**READING TEXT**:
People over wind case: clarity or clear as mud?

How does the ruling in the People over wind case, which aims to conserve a protected species of pearl mussel, affect surveyors in practice? Will the legal uncertainty open up a rush of challenges in court?


  • Ben Standing

13 October 2020

A 2018 decision at the Court of Justice of the European Union (CJEU) in the matter of People Over Wind and Sweetman v Coillte Teoranta (C-323/17) has potentially altered the current UK position in relation to appropriate assessments under the Habitats Directive 92/43/EEC. It makes clear that mitigation measures should not be considered at the screening stage.

This means that those planning on developing near European protected sites will be more likely to have to prepare appropriate assessments to judge their impact on the environment, rather than relying on mitigation measures to avoid this stage.

However, the main difficulty is unlikely to be having to consider mitigation measures at the appropriate assessment stage – because if mitigation measures are required then a significant analysis of environmental impacts is likely to have been carried out already and so the amount of additional work is limited. The key difficulty is in understanding precisely what constitutes mitigation rather than the design of the project. This is likely to lead to greater uncertainty, both for developers and planning inspectors when considering if an appropriate assessment is necessary.

**LIST OF TASKS**:
1) Write out part of the article on the People Over Wind ruling word for word. Begin at the words "How does the" and stop after "challenges in court?".
2) For each statement below, answer yes or no on whether it agrees with the People Over Wind article, and quote the words that decide it.
(a) The ruling was handed down by the Court of Justice of the European Union in 2018.
(b) According to the ruling, mitigation measures may be taken into account at the screening stage.
(c) The article names the amount of extra work at the appropriate assessment stage as the key difficulty.
3) Answer these questions from the People Over Wind article.
(a) What case number does the article give for the ruling?
(b) Which directive governs the appropriate assessments discussed?
(c) Which two groups does the article say will face greater uncertainty?

**EXCERPTED RECORDS**:
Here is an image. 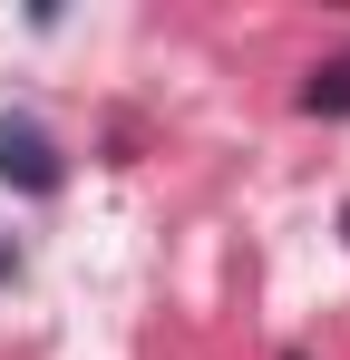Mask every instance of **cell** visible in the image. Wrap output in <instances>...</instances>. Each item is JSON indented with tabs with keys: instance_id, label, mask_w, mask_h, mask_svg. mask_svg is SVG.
Returning <instances> with one entry per match:
<instances>
[{
	"instance_id": "obj_1",
	"label": "cell",
	"mask_w": 350,
	"mask_h": 360,
	"mask_svg": "<svg viewBox=\"0 0 350 360\" xmlns=\"http://www.w3.org/2000/svg\"><path fill=\"white\" fill-rule=\"evenodd\" d=\"M0 185H20V195H58V185H68L58 136L39 117H20V108H0Z\"/></svg>"
},
{
	"instance_id": "obj_2",
	"label": "cell",
	"mask_w": 350,
	"mask_h": 360,
	"mask_svg": "<svg viewBox=\"0 0 350 360\" xmlns=\"http://www.w3.org/2000/svg\"><path fill=\"white\" fill-rule=\"evenodd\" d=\"M302 108H311V117H350V59L311 68V78H302Z\"/></svg>"
},
{
	"instance_id": "obj_3",
	"label": "cell",
	"mask_w": 350,
	"mask_h": 360,
	"mask_svg": "<svg viewBox=\"0 0 350 360\" xmlns=\"http://www.w3.org/2000/svg\"><path fill=\"white\" fill-rule=\"evenodd\" d=\"M341 243H350V205H341Z\"/></svg>"
},
{
	"instance_id": "obj_4",
	"label": "cell",
	"mask_w": 350,
	"mask_h": 360,
	"mask_svg": "<svg viewBox=\"0 0 350 360\" xmlns=\"http://www.w3.org/2000/svg\"><path fill=\"white\" fill-rule=\"evenodd\" d=\"M283 360H302V351H283Z\"/></svg>"
}]
</instances>
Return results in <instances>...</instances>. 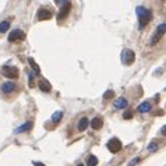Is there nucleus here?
I'll use <instances>...</instances> for the list:
<instances>
[{"label": "nucleus", "instance_id": "25", "mask_svg": "<svg viewBox=\"0 0 166 166\" xmlns=\"http://www.w3.org/2000/svg\"><path fill=\"white\" fill-rule=\"evenodd\" d=\"M138 161H140V159H138V158H136V159H134V161H131V162H130V166H133V165H136V163H137V162H138Z\"/></svg>", "mask_w": 166, "mask_h": 166}, {"label": "nucleus", "instance_id": "15", "mask_svg": "<svg viewBox=\"0 0 166 166\" xmlns=\"http://www.w3.org/2000/svg\"><path fill=\"white\" fill-rule=\"evenodd\" d=\"M31 129H32V123H31V122H27L25 124H23V126L18 127V129L16 130V133H24V131H30Z\"/></svg>", "mask_w": 166, "mask_h": 166}, {"label": "nucleus", "instance_id": "26", "mask_svg": "<svg viewBox=\"0 0 166 166\" xmlns=\"http://www.w3.org/2000/svg\"><path fill=\"white\" fill-rule=\"evenodd\" d=\"M162 136H166V126L162 127Z\"/></svg>", "mask_w": 166, "mask_h": 166}, {"label": "nucleus", "instance_id": "13", "mask_svg": "<svg viewBox=\"0 0 166 166\" xmlns=\"http://www.w3.org/2000/svg\"><path fill=\"white\" fill-rule=\"evenodd\" d=\"M137 109H138L140 113H147V112H150V110H151V103H150V102H143L138 108H137Z\"/></svg>", "mask_w": 166, "mask_h": 166}, {"label": "nucleus", "instance_id": "17", "mask_svg": "<svg viewBox=\"0 0 166 166\" xmlns=\"http://www.w3.org/2000/svg\"><path fill=\"white\" fill-rule=\"evenodd\" d=\"M62 117H63V113H62V112H55L53 115H52V120H53V123H59Z\"/></svg>", "mask_w": 166, "mask_h": 166}, {"label": "nucleus", "instance_id": "11", "mask_svg": "<svg viewBox=\"0 0 166 166\" xmlns=\"http://www.w3.org/2000/svg\"><path fill=\"white\" fill-rule=\"evenodd\" d=\"M127 105H129V102H127L126 98H119L117 101H115V108L116 109H124V108H127Z\"/></svg>", "mask_w": 166, "mask_h": 166}, {"label": "nucleus", "instance_id": "7", "mask_svg": "<svg viewBox=\"0 0 166 166\" xmlns=\"http://www.w3.org/2000/svg\"><path fill=\"white\" fill-rule=\"evenodd\" d=\"M50 17H52V13L46 9H39L38 11V20L39 21H45V20H49Z\"/></svg>", "mask_w": 166, "mask_h": 166}, {"label": "nucleus", "instance_id": "21", "mask_svg": "<svg viewBox=\"0 0 166 166\" xmlns=\"http://www.w3.org/2000/svg\"><path fill=\"white\" fill-rule=\"evenodd\" d=\"M158 148V143L156 141H151V144L148 145V151H155Z\"/></svg>", "mask_w": 166, "mask_h": 166}, {"label": "nucleus", "instance_id": "1", "mask_svg": "<svg viewBox=\"0 0 166 166\" xmlns=\"http://www.w3.org/2000/svg\"><path fill=\"white\" fill-rule=\"evenodd\" d=\"M136 14H137V17H138L140 27H141V28L145 27L147 24L151 21V18H152V14H151V11L148 10V9H145V7H141V6L136 9Z\"/></svg>", "mask_w": 166, "mask_h": 166}, {"label": "nucleus", "instance_id": "23", "mask_svg": "<svg viewBox=\"0 0 166 166\" xmlns=\"http://www.w3.org/2000/svg\"><path fill=\"white\" fill-rule=\"evenodd\" d=\"M34 77H35V76H34V73H31V74H30V85H31V87L34 85V83H32V81H34Z\"/></svg>", "mask_w": 166, "mask_h": 166}, {"label": "nucleus", "instance_id": "6", "mask_svg": "<svg viewBox=\"0 0 166 166\" xmlns=\"http://www.w3.org/2000/svg\"><path fill=\"white\" fill-rule=\"evenodd\" d=\"M25 38V34L21 30H14L10 32L9 35V42H16V41H21Z\"/></svg>", "mask_w": 166, "mask_h": 166}, {"label": "nucleus", "instance_id": "28", "mask_svg": "<svg viewBox=\"0 0 166 166\" xmlns=\"http://www.w3.org/2000/svg\"><path fill=\"white\" fill-rule=\"evenodd\" d=\"M77 166H84V165H83V163H80V165H77Z\"/></svg>", "mask_w": 166, "mask_h": 166}, {"label": "nucleus", "instance_id": "5", "mask_svg": "<svg viewBox=\"0 0 166 166\" xmlns=\"http://www.w3.org/2000/svg\"><path fill=\"white\" fill-rule=\"evenodd\" d=\"M3 74L7 78H17V77H18V69H17V67H13V66H4Z\"/></svg>", "mask_w": 166, "mask_h": 166}, {"label": "nucleus", "instance_id": "22", "mask_svg": "<svg viewBox=\"0 0 166 166\" xmlns=\"http://www.w3.org/2000/svg\"><path fill=\"white\" fill-rule=\"evenodd\" d=\"M131 116H133V113H131V112H126V113H124V119H131Z\"/></svg>", "mask_w": 166, "mask_h": 166}, {"label": "nucleus", "instance_id": "24", "mask_svg": "<svg viewBox=\"0 0 166 166\" xmlns=\"http://www.w3.org/2000/svg\"><path fill=\"white\" fill-rule=\"evenodd\" d=\"M67 2H62V0H56V4L57 6H64V4H66Z\"/></svg>", "mask_w": 166, "mask_h": 166}, {"label": "nucleus", "instance_id": "16", "mask_svg": "<svg viewBox=\"0 0 166 166\" xmlns=\"http://www.w3.org/2000/svg\"><path fill=\"white\" fill-rule=\"evenodd\" d=\"M87 165L88 166H97L98 165V158L95 155H90L87 159Z\"/></svg>", "mask_w": 166, "mask_h": 166}, {"label": "nucleus", "instance_id": "27", "mask_svg": "<svg viewBox=\"0 0 166 166\" xmlns=\"http://www.w3.org/2000/svg\"><path fill=\"white\" fill-rule=\"evenodd\" d=\"M35 166H43L41 162H35Z\"/></svg>", "mask_w": 166, "mask_h": 166}, {"label": "nucleus", "instance_id": "2", "mask_svg": "<svg viewBox=\"0 0 166 166\" xmlns=\"http://www.w3.org/2000/svg\"><path fill=\"white\" fill-rule=\"evenodd\" d=\"M166 32V24H161V25H158V28L155 30V34H154L152 39H151V45H156V43L161 41V38L165 35Z\"/></svg>", "mask_w": 166, "mask_h": 166}, {"label": "nucleus", "instance_id": "12", "mask_svg": "<svg viewBox=\"0 0 166 166\" xmlns=\"http://www.w3.org/2000/svg\"><path fill=\"white\" fill-rule=\"evenodd\" d=\"M91 127L94 130H99L102 127V119L101 117H95V119L91 120Z\"/></svg>", "mask_w": 166, "mask_h": 166}, {"label": "nucleus", "instance_id": "10", "mask_svg": "<svg viewBox=\"0 0 166 166\" xmlns=\"http://www.w3.org/2000/svg\"><path fill=\"white\" fill-rule=\"evenodd\" d=\"M38 87L41 88V91H43V92H50V90H52V87H50V83L46 80H41L39 83H38Z\"/></svg>", "mask_w": 166, "mask_h": 166}, {"label": "nucleus", "instance_id": "18", "mask_svg": "<svg viewBox=\"0 0 166 166\" xmlns=\"http://www.w3.org/2000/svg\"><path fill=\"white\" fill-rule=\"evenodd\" d=\"M9 28H10V23L9 21H3V23L0 24V32H7L9 31Z\"/></svg>", "mask_w": 166, "mask_h": 166}, {"label": "nucleus", "instance_id": "19", "mask_svg": "<svg viewBox=\"0 0 166 166\" xmlns=\"http://www.w3.org/2000/svg\"><path fill=\"white\" fill-rule=\"evenodd\" d=\"M28 62H30L31 67H32V69L35 70V71H37V73H39V71H41V69H39V66H38V64L35 63V60H34L32 57H30V59H28Z\"/></svg>", "mask_w": 166, "mask_h": 166}, {"label": "nucleus", "instance_id": "14", "mask_svg": "<svg viewBox=\"0 0 166 166\" xmlns=\"http://www.w3.org/2000/svg\"><path fill=\"white\" fill-rule=\"evenodd\" d=\"M88 124H90V120L87 119V117L80 119V122H78V131H84L88 127Z\"/></svg>", "mask_w": 166, "mask_h": 166}, {"label": "nucleus", "instance_id": "20", "mask_svg": "<svg viewBox=\"0 0 166 166\" xmlns=\"http://www.w3.org/2000/svg\"><path fill=\"white\" fill-rule=\"evenodd\" d=\"M113 97H115V92H113L112 90L106 91V92L103 94V98H105V99H110V98H113Z\"/></svg>", "mask_w": 166, "mask_h": 166}, {"label": "nucleus", "instance_id": "3", "mask_svg": "<svg viewBox=\"0 0 166 166\" xmlns=\"http://www.w3.org/2000/svg\"><path fill=\"white\" fill-rule=\"evenodd\" d=\"M134 59H136V53H134L131 49H124L123 52H122V62H123L126 66L133 64Z\"/></svg>", "mask_w": 166, "mask_h": 166}, {"label": "nucleus", "instance_id": "9", "mask_svg": "<svg viewBox=\"0 0 166 166\" xmlns=\"http://www.w3.org/2000/svg\"><path fill=\"white\" fill-rule=\"evenodd\" d=\"M70 7H71V3L70 2H67L64 6H62V10H60V13H59V16H57V18L59 20H62V18H64V17L69 14V11H70Z\"/></svg>", "mask_w": 166, "mask_h": 166}, {"label": "nucleus", "instance_id": "8", "mask_svg": "<svg viewBox=\"0 0 166 166\" xmlns=\"http://www.w3.org/2000/svg\"><path fill=\"white\" fill-rule=\"evenodd\" d=\"M16 85H14L13 81H7V83H3L2 84V92L3 94H10L14 91Z\"/></svg>", "mask_w": 166, "mask_h": 166}, {"label": "nucleus", "instance_id": "4", "mask_svg": "<svg viewBox=\"0 0 166 166\" xmlns=\"http://www.w3.org/2000/svg\"><path fill=\"white\" fill-rule=\"evenodd\" d=\"M108 150L110 151V152H113V154H116V152H119L120 150H122V143H120V140L119 138H112L108 143Z\"/></svg>", "mask_w": 166, "mask_h": 166}]
</instances>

**SOLUTIONS**:
1)
How does the ruling in the People over wind case, which aims to conserve a protected species of pearl mussel, affect surveyors in practice? Will the legal uncertainty open up a rush of challenges in court?

2)
(a) Yes: "A 2018 decision at the Court of Justice of the European Union (CJEU)"
(b) No: "It makes clear that mitigation measures should not be considered at the screening stage."
(c) No: "The key difficulty is in understanding precisely what constitutes mitigation rather than the design of the project."

3)
(a) C-323/17
(b) Habitats Directive 92/43/EEC
(c) Developers and planning inspectors